<tonan前橋>J3落選のチーム あきらめぬ夢
来年から新設されるJ3に参加する12チームが、ほぼ出そろってきた。JFLから参戦を表明している町田ゼルビア、ツエーゲン金沢など10チームがほぼ確定。J1及びJ2の若手で構成されるU‐22選抜が、「J3特別参加枠」として加わることも内定している。 [表]J3候補だった19クラブ 残る1枠を地域リーグのグルージャ盛岡(東北1部)、アスルクラロ沼津(東海1部)、レノファ山口(中国)で争う図式となるが、ここまでの審査の過程で、Jリーグ側が断腸の思いで非承認の結論を下したクラブがあることをご存知だろうか。
サッカー場が試合基準に届かなかった
群馬県前橋市を本拠地とするtonan前橋(関東1部)は、ホームスタジアムとして申請した前橋総合運動公園陸上競技場・サッカー場の設備がJ3の試合開催基準に届かなかったとして、15日のJリーグ理事会で「要件未充足」と判断された。 J3元年に出航する船には乗り遅れてしまったtonan前橋だが、ジュニアユースや小学生・幼稚園年代へのスクールなどを通じて、地元の子どもたちの育成に寄与してきた歴史に対する評価は高い。ピラミッドの頂点にtonan前橋を頂く形で、現在は10もの下部組織が活動。その中には女子チームや50歳以上のシニアチームも含まれ、スクールの登録人数は実に1200人を超えている。 J3準備室のメンバーを務める、Jリーグ管理統括本部の岩本暢アシスタントチーフは言う。 「育成だけでなく、行政との風通しもいい。地元と上手くやれているという点では、J3に申請した19クラブの中でピカイチ。Jリーグの理念である百年構想を体現する存在と言えるでしょう」
前橋商業OBが集まったtonan前橋
JR両毛線の前橋大島駅の北口を出て、遠方に赤城山を見ながら北へ歩くこと約10分。住宅と餃子工場に囲まれた一角に、tonan前橋にとっての「聖地」となる図南サッカーパークが姿を現す。 1994年に土のグラウンドとして完成し、2007年には人工芝に張り替えられたナイター照明付きの立派なピッチ。ゴール裏には事務所やロッカールームのあるクラブハウスが隣接している。地元の名門校、前橋商業のOBたちが集まり、母校の校歌の歌詞に用いられた『図南』という言葉を冠した図南サッカークラブが結成されたのは1982年。
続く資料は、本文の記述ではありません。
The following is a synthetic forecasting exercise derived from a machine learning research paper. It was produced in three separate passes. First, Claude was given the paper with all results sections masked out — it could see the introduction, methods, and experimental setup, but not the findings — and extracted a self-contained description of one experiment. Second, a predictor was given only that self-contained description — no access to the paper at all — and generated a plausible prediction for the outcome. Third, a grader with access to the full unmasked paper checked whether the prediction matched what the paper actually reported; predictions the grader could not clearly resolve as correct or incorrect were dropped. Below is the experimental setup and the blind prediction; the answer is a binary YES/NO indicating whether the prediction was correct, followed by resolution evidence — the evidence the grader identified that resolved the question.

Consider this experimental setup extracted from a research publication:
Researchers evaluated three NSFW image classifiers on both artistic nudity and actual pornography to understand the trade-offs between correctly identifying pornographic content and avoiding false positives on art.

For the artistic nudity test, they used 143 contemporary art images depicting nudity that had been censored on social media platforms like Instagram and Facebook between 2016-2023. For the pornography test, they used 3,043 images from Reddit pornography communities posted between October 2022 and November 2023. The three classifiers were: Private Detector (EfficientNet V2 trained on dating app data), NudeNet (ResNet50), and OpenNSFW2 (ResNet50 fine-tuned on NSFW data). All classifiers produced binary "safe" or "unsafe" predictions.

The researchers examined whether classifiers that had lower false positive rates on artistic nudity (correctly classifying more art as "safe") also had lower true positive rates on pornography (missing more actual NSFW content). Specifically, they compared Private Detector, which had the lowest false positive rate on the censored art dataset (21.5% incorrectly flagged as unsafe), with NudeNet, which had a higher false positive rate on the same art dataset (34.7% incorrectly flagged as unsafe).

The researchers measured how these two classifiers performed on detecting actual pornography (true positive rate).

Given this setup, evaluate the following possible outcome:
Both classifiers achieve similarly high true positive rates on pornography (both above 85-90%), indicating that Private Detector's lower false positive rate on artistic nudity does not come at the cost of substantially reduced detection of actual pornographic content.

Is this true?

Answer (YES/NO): NO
もっとも、発音通りに「トナン」と呼ばれるまでには1年ほどの時間を要した。 当時から選手、キャプテン、監督、代表を務め、いま現在は監督兼代表として東奔西走する菅原宏が苦笑いしながら振り返る。もちろん菅原も、今年五十路となった前橋商業OBだ。 「何度も何度も『ズナン』と呼ばれましたよ。群馬県の3部リーグからスタートしたけど、試合に人数が揃わなくて、いつも9人くらいで試合をして。仕事を終えた選手が後半から駆けつけてきたりしてね」 県リーグをステップアップしていくにつれて、練習試合などで日本リーグ勢の胸を借りる機会も増えてきた。日産自動車(現横浜F・マリノス)や読売クラブ(現東京ヴェルディ)の練習場に出向いた菅原の目に飛び込んできた光景は、いま現在に至る原点となっている。